Вот тут всех трех братьев Шуйских и побрало — династия их некрепкая была, все трое в годах серьезных, наследников не имелось — сыновей. Только потому старший братец, после долгого вдовства и запретов, которые наложили ему на брак все цари, включая непонятно откуда взявшегося Димитрия, решил связать себя семейными узами на старости лет. Да оно и понятно — женитьбу запрещали, чтобы не дать Шуйским укрепиться, с наследниками ведь это легко сделать. И женился этой зимой царь Василий на княжне Буйносовой, которой имя с Екатерины на Марию переменили. Молодая царица, почитай на сорок лет брата младше — детки крепкие родятся…
— Прости и помилуй, — прошептал князь, перекрестившись. Не даст им бог сыновей, проклятие на них, что дитя невинное умертвили, ради царства земного, чтобы трон за собой упрочить. Но тут же отогнал от себя не ко времени накатившее раскаяние — впереди битва с войском самозванца, что вдвое меньше. И если он победит в ней, то будущее рода упрочится…
Вот так и прибирается власть, если близко к ней стоишь. Крайний слева князь Василий Шуйский — не зря косит взглядом на корону. Символично…
Глава 8
— Живу у пятерых попрошаек, но работать они умеют и вроде не душегубы — такое сразу чувствуется. Есть крыша над головой, оружие, к осени хоть что-то вырастет, и…
Иван остановился, тяжело вздохнул, внимательно осмотрел деревеньку в несколько полуразрушенных строений, и грустно подытожил:
— Да, на этом все хорошее заканчивается, остается только плохое. И самое главное — непонятно как мне в этом мире приспособится. Денег нет, вернее серебра с золотом, одежды не имею, тем более зимней, утвари маловато, продать нечего, чтобы хлебца прикупить и до урожая дожить. На одной рыбе и дичине тяжко придется, каша нужна, овощи — морковь, лук, капуста. Одежда нужна, хотя бы ткань — не в шкурах же ходить. Думать, надо, крепко думать, есть же выход из ситуации.
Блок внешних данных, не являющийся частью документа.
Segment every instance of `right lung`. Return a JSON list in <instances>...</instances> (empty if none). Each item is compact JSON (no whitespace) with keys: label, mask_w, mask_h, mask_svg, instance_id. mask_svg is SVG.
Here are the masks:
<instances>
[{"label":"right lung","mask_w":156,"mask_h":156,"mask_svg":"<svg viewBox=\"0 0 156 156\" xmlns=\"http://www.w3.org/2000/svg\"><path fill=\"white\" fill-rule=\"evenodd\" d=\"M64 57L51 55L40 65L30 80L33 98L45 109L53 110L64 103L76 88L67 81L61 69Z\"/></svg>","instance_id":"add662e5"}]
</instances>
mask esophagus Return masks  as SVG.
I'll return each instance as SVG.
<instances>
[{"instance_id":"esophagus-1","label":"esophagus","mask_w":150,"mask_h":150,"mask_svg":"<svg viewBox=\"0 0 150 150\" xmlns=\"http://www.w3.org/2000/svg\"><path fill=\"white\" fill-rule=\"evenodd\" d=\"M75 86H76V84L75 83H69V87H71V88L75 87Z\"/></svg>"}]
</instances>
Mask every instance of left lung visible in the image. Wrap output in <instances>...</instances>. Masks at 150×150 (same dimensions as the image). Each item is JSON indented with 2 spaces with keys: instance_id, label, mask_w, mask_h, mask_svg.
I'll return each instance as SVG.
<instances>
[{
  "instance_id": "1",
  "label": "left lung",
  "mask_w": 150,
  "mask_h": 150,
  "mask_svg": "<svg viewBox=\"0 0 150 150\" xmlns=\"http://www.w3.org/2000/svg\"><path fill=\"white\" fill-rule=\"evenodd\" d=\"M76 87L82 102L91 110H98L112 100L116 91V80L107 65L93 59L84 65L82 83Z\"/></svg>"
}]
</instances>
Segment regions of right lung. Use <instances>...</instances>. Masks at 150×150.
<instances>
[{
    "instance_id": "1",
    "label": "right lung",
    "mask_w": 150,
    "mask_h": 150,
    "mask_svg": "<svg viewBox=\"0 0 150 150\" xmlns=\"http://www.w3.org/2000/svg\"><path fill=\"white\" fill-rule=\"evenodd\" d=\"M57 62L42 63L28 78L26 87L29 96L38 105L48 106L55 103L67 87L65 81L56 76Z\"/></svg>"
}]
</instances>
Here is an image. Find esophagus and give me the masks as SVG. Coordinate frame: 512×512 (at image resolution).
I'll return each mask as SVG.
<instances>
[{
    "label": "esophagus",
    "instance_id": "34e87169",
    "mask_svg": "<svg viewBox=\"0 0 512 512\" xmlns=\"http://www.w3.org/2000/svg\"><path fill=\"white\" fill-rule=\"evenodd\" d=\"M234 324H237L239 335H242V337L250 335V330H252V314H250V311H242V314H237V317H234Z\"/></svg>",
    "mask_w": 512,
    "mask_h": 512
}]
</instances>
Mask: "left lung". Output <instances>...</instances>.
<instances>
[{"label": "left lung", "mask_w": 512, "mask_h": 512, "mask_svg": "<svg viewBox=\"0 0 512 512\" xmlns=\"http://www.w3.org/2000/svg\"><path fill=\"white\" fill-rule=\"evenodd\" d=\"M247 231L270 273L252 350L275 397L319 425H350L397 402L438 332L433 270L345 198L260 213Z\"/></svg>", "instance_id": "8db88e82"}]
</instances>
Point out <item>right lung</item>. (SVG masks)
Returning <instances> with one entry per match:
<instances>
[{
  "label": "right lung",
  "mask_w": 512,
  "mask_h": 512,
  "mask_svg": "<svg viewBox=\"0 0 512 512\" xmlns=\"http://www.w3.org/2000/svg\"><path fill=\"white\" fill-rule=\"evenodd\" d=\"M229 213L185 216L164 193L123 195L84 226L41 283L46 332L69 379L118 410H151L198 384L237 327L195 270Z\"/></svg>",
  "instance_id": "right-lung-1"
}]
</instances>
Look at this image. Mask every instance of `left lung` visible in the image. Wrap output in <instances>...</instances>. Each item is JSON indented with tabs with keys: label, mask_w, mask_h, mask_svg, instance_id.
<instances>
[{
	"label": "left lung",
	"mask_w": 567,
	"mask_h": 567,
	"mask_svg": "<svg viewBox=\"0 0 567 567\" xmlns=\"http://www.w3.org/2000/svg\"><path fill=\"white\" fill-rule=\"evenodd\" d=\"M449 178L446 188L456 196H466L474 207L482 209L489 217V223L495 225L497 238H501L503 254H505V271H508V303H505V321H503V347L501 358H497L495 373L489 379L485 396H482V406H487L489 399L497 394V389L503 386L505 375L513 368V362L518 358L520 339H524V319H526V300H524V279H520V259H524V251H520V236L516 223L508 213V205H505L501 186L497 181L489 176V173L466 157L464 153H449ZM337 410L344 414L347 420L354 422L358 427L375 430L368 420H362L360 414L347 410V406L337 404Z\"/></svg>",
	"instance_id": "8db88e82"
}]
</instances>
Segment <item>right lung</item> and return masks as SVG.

Вот уже третий день они вшестером жили в заброшенной несколько лет тому назад деревне, похожей на хутор или заимку, окруженную со всех сторон лесом. Бывшие боярские угодья, когда-то цветущие, нынче пустовали — сильно сократилось население во время голода и мора, сколько таких селений сейчас в запустении. Заросшая пашня на несколько гектаров, огромный луг, извилистая реченька, приток Чернухи — бывал он тут раньше, только чащобы в его время не осталось, так, рощицы. И деревни не было — «бесперспективной» оказалась, забросили и забыли.
— Это же сколько раз истории повториться нужно?!
Вопрос завис в тишине, да и ответа на него не требовалось — вечерело, благодать, и комары с мошкарой еще не появились. У костра кашеварничал дед — тот еще куркуль оказался, все прибеднялся. Оказывается он с сыновьями и внуками бродил по окрестностям, но каждый раз здесь появлялись, тянуло к родным местам. Тут и делали «закладки» на случай прихода очередных «черных дней» — крестьяне народ предусмотрительный. Одежда тут была спрятана, намного лучше тех лохмотьев, в которых «христарадничали». Но в его времени столько заплаток на ткань пришивать не стали — выбросили бы тряпье куда подальше, даже полы мыть не стали. А тут берегли как драгоценность, хранили бережно. Имелись также несколько домотканых половичков из тряпочек, или одеял, он так и не разобрался в их предназначении, и парочка рушников — льняных полотенец приличного размера.